Worst Jokes Ever
Happy New Year! 🍆🍑🍆🍑
Is that a bird? Is that a plane? It's a plane!
The best part about Poland 🇵🇱 is that the police lights are different.
Who is always looking spot on?
The cheetahs.
Q: What do Moses and hookers have in common?
A: They've dealt with a burning bush.
Treat me like a joke, and I will leave you like it's funny.
What do you call a night person?
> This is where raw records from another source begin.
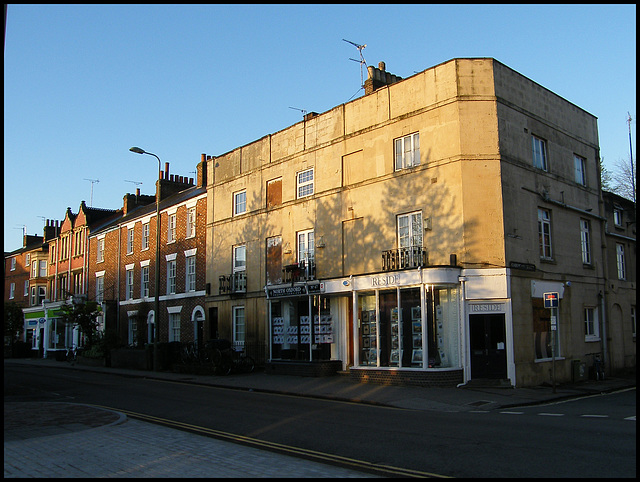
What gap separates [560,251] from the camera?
22.1 metres

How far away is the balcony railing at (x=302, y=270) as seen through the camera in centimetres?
2486

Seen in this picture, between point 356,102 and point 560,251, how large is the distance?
983 cm

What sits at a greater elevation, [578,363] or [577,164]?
[577,164]

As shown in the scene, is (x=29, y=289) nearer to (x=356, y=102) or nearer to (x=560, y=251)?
(x=356, y=102)

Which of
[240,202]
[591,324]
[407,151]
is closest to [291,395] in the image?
[407,151]

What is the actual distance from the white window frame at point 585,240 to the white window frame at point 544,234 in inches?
105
A night owl 🦉 who is up all night, lol!
Why did the cow say moo?
Because he had to go poo.
Jack and Jill went up the hill so Jack could lick Jill's candy.
But Jack got a shock and a mouth full of cock because Jill's real name is Randy.
I got detention one day. I don’t know why; I only slapped the emo kid on the wrist.
I can't stand disability jokes.
Your hairline is so bald, Mr. Clean even said it's bald!
Some people are such treasures that you sometimes just wanna bury them.
Why can't an Asian play baseball?
'Cause they always eat the bat!
Jenga.
What do you get if you cross an avocado and a Glock?
Glockamole.
One day, a little girl was texting her friend. "Guess what, Angelica!" said the little girl.
"What?" Angelica replied.
"I'm a guy."
Your hairline goes so far back it left before your dad did.
It's tiring being straight 24/7.
Did you know the F in orphan stands for family?